## TO DO
Change "wooden post" to "timber post" throughout the items below, leaving everything else as it is. Omit the pictures from your version.
'''
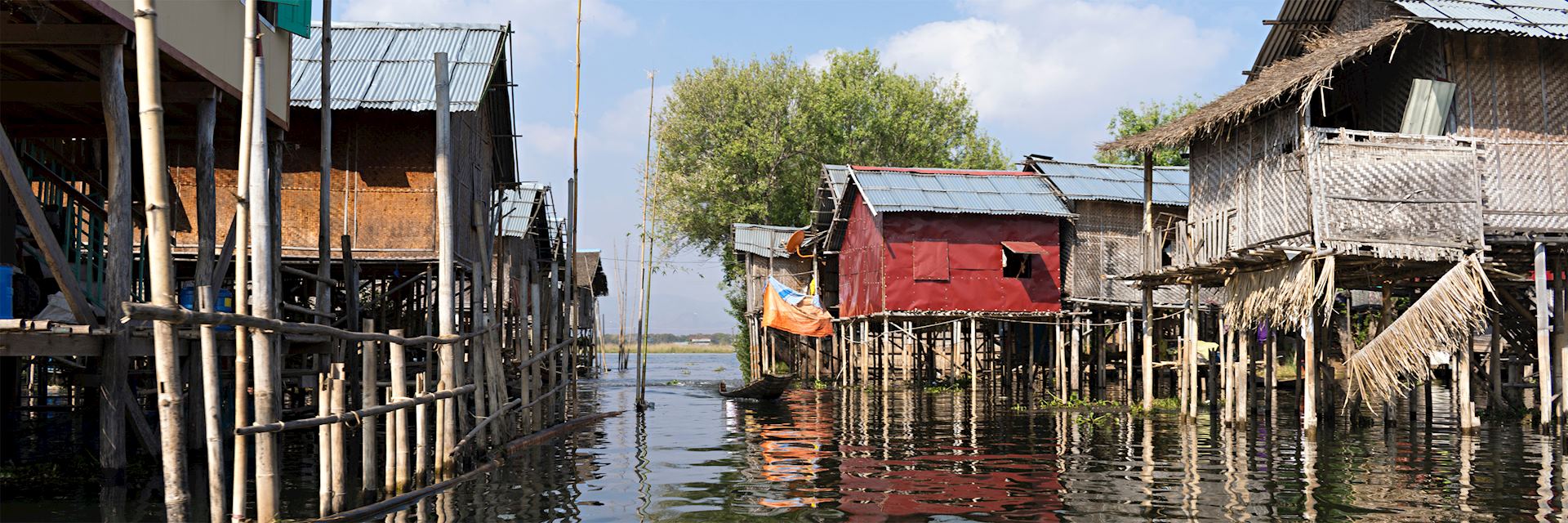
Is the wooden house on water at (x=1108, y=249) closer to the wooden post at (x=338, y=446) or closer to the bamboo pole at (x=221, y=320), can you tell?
the bamboo pole at (x=221, y=320)

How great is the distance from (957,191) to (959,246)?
4.58 feet

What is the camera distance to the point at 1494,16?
621 inches

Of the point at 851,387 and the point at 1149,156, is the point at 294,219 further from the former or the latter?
the point at 851,387

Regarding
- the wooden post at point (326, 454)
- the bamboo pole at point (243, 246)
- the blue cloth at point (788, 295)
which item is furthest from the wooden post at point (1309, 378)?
the blue cloth at point (788, 295)

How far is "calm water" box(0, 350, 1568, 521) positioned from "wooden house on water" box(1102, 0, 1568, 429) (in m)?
1.35

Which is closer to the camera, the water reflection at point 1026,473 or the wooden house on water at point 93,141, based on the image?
the wooden house on water at point 93,141

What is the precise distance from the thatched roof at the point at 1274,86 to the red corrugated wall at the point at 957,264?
9.21m

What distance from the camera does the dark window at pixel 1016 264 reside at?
2895 centimetres

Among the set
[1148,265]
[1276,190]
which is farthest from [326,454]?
[1148,265]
'''
## WRITTEN ANSWER
Is the wooden house on water at (x=1108, y=249) closer to the timber post at (x=338, y=446) or closer to the bamboo pole at (x=221, y=320), can you tell?
the bamboo pole at (x=221, y=320)

How great is the distance from (957,191) to (959,246)?
4.58 feet

What is the camera distance to the point at 1494,16?
621 inches

Of the point at 851,387 and the point at 1149,156, is the point at 294,219 further from the former or the latter?
the point at 851,387

Regarding
- the timber post at point (326, 454)
- the bamboo pole at point (243, 246)
- the blue cloth at point (788, 295)
which item is furthest from the timber post at point (1309, 378)?
the blue cloth at point (788, 295)

How far is "calm water" box(0, 350, 1568, 521) positioned from "wooden house on water" box(1102, 0, 1568, 429) (in m)?
1.35

Which is closer to the camera, the water reflection at point 1026,473 or the wooden house on water at point 93,141, based on the image?
the wooden house on water at point 93,141

What is the precise distance from the thatched roof at the point at 1274,86 to the red corrugated wall at the point at 957,264?
9.21m

What distance from the camera does the dark window at pixel 1016 264 reside at?
2895 centimetres

Among the set
[1148,265]
[1276,190]
which is farthest from [326,454]?
[1148,265]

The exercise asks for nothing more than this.